Vitalitas, Qi, dan Roh selalu menjadi satu kesatuan. Para Kultivator Astral percaya bahwa Bola Roh-Esensi meningkatkan semangat mental mereka karena sel-sel mereka tampak hidup. Dengan fisik dan vitalitas yang diperkuat, mereka memperoleh peningkatan energi dan semangat yang lebih kuat.
Namun, setelah mencapai tingkat Master Astral Cultivator, fokus mereka bergeser dari kultivasi fisik, dan lebih berpusat pada pengembangan kekuatan spiritual dan eksplorasi Kehendak Atom.
Pada akhirnya, pertumbuhan spiritual mereka seringkali tertinggal dari apa yang dapat dicapai oleh Li Pin, seorang Dewa Bela Diri yang mengabdikan diri pada penyempurnaan fisik.
Empat hari kemudian, setelah sepenuhnya memurnikan salah satu Bola Esensi Roh, semangat mentalnya meningkat sebesar 8,1 poin.
Li Pin membuka matanya. “Bagus sekali.”
Dia memeriksa gelang komunikasinya dan menemukan beberapa pesan, tetapi mengabaikannya karena tidak ada yang mendesak.
Satu-satunya hal yang membutuhkan perhatiannya adalah Lembah Kematian Taibai. Namun, dia telah berjanji untuk menyelesaikannya dalam satu hingga dua bulan, jadi tidak perlu terburu-buru.
Dia menghabiskan satu hari untuk menyesuaikan kondisi mentalnya, kemudian kembali mengasingkan diri, melanjutkan penyempurnaan Bola-Bola Esensi Roh yang tersisa.
***
Sementara Li Pin memurnikan setiap Bola Esensi Roh, para anggota di dalam Aula Dewa Bela Diri Surgawi, yang kini dibekali dengan sumber daya kultivasi yang melimpah, juga mengalami peningkatan kekuatan yang pesat.
Karena secara pribadi merawat Li Pin, Xing Yinh berkesempatan menerima bimbingannya sesekali dan merupakan orang pertama yang mencapai alam Dewa Bela Diri Tingkat Tinggi.
Xie Longcheng, yang memiliki bakat alami, segera menyusul, maju dengan cepat dan membentuk Planet Kelahirannya.
Setelah memurnikan Kristal Keterampilan, mereka telah memperoleh wawasan luar biasa tentang Medan Gaya Surgawi.
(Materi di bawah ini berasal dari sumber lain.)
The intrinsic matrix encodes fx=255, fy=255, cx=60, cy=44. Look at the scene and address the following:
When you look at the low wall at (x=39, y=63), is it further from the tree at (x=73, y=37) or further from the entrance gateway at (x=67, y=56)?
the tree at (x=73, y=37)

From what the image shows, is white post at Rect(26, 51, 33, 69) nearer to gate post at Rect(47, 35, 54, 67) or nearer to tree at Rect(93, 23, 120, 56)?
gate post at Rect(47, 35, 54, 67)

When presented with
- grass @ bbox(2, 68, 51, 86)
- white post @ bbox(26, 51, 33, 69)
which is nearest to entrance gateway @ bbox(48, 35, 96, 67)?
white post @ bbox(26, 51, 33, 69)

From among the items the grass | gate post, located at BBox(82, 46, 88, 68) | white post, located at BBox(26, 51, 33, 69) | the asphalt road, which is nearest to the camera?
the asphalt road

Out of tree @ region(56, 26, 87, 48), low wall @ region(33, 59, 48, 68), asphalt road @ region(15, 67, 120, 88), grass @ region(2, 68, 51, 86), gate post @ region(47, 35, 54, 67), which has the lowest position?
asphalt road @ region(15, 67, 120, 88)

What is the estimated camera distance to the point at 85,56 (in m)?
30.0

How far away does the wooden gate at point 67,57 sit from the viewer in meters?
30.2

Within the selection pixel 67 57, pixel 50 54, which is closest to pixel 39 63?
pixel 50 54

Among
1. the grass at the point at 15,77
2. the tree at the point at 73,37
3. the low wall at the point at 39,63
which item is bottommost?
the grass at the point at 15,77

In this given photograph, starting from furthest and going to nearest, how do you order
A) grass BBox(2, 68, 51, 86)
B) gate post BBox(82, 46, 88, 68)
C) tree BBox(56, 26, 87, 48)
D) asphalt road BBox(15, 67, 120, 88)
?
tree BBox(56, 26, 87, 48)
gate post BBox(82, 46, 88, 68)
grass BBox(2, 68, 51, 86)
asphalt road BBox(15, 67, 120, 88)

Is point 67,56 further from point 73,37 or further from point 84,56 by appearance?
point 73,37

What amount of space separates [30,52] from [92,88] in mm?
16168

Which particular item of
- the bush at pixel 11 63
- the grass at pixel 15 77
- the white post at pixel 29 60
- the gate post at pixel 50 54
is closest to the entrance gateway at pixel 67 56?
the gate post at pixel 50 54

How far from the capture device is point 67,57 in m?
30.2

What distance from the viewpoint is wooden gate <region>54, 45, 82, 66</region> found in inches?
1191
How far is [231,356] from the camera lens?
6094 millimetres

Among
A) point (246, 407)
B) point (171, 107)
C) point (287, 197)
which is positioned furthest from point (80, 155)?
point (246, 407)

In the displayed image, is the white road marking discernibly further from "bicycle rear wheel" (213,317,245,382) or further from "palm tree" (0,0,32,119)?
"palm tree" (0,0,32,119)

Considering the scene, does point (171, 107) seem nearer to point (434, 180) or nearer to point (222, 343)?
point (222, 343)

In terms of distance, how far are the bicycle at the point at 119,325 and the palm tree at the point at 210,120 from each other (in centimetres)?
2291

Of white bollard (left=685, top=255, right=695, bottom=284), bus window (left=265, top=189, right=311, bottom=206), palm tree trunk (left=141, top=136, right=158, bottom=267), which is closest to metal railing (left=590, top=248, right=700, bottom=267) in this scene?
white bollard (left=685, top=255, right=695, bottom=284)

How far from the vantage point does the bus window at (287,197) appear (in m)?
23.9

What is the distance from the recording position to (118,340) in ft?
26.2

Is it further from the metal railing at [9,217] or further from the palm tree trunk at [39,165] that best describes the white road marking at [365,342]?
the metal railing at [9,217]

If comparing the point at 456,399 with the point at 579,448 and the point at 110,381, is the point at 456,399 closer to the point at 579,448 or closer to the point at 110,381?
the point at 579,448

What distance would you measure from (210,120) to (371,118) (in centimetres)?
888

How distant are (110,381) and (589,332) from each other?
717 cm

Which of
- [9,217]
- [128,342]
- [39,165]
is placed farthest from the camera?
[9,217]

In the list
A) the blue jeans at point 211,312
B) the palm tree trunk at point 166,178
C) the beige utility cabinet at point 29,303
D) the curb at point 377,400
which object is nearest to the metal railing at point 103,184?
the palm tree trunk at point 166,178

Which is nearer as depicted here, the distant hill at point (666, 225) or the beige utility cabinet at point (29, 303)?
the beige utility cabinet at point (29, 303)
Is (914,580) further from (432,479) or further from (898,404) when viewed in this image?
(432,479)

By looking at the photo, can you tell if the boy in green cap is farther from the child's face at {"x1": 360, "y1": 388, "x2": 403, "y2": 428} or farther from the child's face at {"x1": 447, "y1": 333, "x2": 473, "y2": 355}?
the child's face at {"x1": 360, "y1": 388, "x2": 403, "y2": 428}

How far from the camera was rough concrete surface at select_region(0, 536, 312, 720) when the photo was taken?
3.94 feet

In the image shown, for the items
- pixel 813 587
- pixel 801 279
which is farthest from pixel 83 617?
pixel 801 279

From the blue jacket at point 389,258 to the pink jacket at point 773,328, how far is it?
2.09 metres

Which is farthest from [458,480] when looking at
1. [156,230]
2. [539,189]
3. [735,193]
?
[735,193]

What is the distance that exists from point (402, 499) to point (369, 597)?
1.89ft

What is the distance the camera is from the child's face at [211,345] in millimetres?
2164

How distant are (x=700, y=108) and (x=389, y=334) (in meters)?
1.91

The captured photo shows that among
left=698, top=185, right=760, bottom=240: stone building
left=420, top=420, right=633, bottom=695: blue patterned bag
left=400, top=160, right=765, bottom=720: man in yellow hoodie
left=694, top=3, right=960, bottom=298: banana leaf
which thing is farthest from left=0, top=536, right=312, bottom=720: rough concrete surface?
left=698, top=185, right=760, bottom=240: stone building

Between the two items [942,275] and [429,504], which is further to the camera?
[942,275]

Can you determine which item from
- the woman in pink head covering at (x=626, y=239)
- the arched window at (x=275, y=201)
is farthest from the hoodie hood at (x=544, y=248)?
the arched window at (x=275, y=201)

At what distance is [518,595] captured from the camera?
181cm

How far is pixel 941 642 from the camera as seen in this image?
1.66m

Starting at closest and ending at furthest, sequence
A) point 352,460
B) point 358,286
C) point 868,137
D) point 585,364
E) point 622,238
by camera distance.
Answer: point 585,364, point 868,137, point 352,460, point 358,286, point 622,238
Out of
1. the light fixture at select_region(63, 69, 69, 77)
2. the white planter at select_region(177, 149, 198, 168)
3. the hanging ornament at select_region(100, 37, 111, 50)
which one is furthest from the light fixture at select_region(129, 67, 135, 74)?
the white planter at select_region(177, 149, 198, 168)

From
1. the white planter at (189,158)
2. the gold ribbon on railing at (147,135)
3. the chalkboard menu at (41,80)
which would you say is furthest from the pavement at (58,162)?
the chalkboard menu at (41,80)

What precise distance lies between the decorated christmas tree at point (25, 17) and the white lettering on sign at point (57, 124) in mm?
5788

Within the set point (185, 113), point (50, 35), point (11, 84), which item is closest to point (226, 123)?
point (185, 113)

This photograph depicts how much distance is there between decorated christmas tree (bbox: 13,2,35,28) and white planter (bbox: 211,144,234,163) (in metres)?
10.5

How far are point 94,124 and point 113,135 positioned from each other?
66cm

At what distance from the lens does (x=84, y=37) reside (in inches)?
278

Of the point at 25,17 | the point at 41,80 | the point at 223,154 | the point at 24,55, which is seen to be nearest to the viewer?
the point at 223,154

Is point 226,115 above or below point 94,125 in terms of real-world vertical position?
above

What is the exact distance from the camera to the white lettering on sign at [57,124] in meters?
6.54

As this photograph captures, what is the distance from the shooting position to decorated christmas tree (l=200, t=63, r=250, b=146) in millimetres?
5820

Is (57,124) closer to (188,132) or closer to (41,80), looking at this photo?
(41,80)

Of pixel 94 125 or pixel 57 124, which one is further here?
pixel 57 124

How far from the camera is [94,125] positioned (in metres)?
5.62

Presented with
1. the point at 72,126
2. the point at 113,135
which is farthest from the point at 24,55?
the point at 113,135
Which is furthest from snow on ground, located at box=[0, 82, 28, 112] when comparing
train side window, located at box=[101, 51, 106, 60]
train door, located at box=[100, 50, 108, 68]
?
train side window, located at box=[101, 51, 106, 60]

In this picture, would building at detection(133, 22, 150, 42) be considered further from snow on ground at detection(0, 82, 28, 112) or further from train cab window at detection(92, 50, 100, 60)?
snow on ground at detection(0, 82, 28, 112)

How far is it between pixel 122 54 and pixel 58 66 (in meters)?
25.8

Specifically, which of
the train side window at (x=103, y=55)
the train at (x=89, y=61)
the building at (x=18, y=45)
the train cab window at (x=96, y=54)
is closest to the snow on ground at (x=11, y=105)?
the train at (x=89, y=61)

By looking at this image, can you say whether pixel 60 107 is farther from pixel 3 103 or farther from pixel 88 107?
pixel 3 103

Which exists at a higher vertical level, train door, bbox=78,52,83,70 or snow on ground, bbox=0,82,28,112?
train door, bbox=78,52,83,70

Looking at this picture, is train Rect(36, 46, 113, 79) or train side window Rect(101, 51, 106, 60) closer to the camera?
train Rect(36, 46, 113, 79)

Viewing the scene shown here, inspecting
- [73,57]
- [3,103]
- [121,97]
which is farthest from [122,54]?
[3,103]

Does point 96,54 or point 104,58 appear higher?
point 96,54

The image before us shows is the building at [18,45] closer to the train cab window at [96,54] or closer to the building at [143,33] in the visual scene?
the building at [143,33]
Meskipun mereka mungkin belum setara dengan Kultivator Astral Tingkat Master setelah terobosan mereka, mereka sudah dapat menyaingi yang terkuat di antara Kultivator Astral Tingkat Atas.
Setelah Xing Ying dan Xie Longcheng, Shi Shihu, Xing Hui, Yue Ying, dan yang lainnya mengikuti jejak mereka. Bahkan Lin Xingchen, yang baru bergabung dengan Aula Dewa Bela Diri Surgawi dan menjalani pelatihan spiritual yang intensif, juga berhasil menembus batas.
Pada saat Li Pin selesai memurnikan keenam Bola Esensi Roh, Aula Dewa Bela Diri Surgawi telah memperoleh empat belas Dewa Bela Diri Tingkat Tinggi.
***
Di luar ruang pelatihan.
Li Pin baru saja selesai mandi. Dia diam-diam merasakan perubahan yang disebabkan oleh pengasingannya selama sebulan.
[Qi dan Darah: 341,65], [Roh Mental: 142,75], [Medan Magnet: 32,81]
Bahkan tanpa banyak perhatian harian, qi dan darahnya terus tumbuh dengan sendirinya berkat optimalisasi gennya yang terus-menerus.
Adapun kekuatan medan magnet, dia hampir tidak fokus untuk mengembangkannya agar tidak membuang-buang Bola Esensi Roh tingkat legendaris. Pertumbuhannya lambat, hanya mengandalkan operasi alami dari Tubuh Elemen Petir-Magnetik.
Namun, peningkatan semangat mentalnya sangat signifikan. Sumber daya apa pun, jika digunakan secara berlebihan, akan memberikan hasil yang semakin berkurang. Bola Esensi Roh bukanlah pengecualian.
Li Pin telah melampaui batas kemampuan semua Master Astral Cultivator lainnya, bahkan para Legenda, dengan memperoleh lebih dari empat puluh poin dalam semangat mental dari enam bola energi. Jika mereka mencoba memurnikan enam bola energi dalam sebulan, mereka akan beruntung jika bisa mendapatkan tiga puluh poin.
*Semangat mental adalah sifat yang sulit dipahami. Bakatku hanya mampu melakukan hal-hal tertentu saja, *pikir Li Pin.
*Namun dengan cermat merasakan ritme neuron sambil menyempurnakan Bola Esensi Roh, saya telah sangat mengoptimalkan Teknik Kekacauan Primal Bawaan untuk memelihara jiwa saya selama sebulan terakhir. Pertumbuhan jiwa mental bulanan saya sekarang seharusnya mencapai sekitar lima poin.*
Li Pin memperkirakan bahwa, dalam waktu satu tahun, semangat mentalnya dapat mencapai tolok ukur Legendaris yaitu dua ratus poin. Meskipun pertumbuhan menjadi lebih sulit seiring waktu, optimalisasi tekniknya yang terus-menerus akan menyeimbangkan tantangan tersebut, memungkinkan kemajuan yang stabil.
Sembari merenungkan hal ini, Li Pin melangkah keluar dari area pelatihan terpencil, di mana masuk ke area tersebut dilarang keras bagi orang lain.
Saat meninggalkan ruang latihan, dia melihat Xing Ying sedang mengobrol dengan Li Yunyao.
Xing Ying, yang berusia sekitar sepuluh tahun lebih tua dan berpengalaman dalam berburu Majin, sedang berbagi pengetahuan tentang makhluk iblis dan binatang buas.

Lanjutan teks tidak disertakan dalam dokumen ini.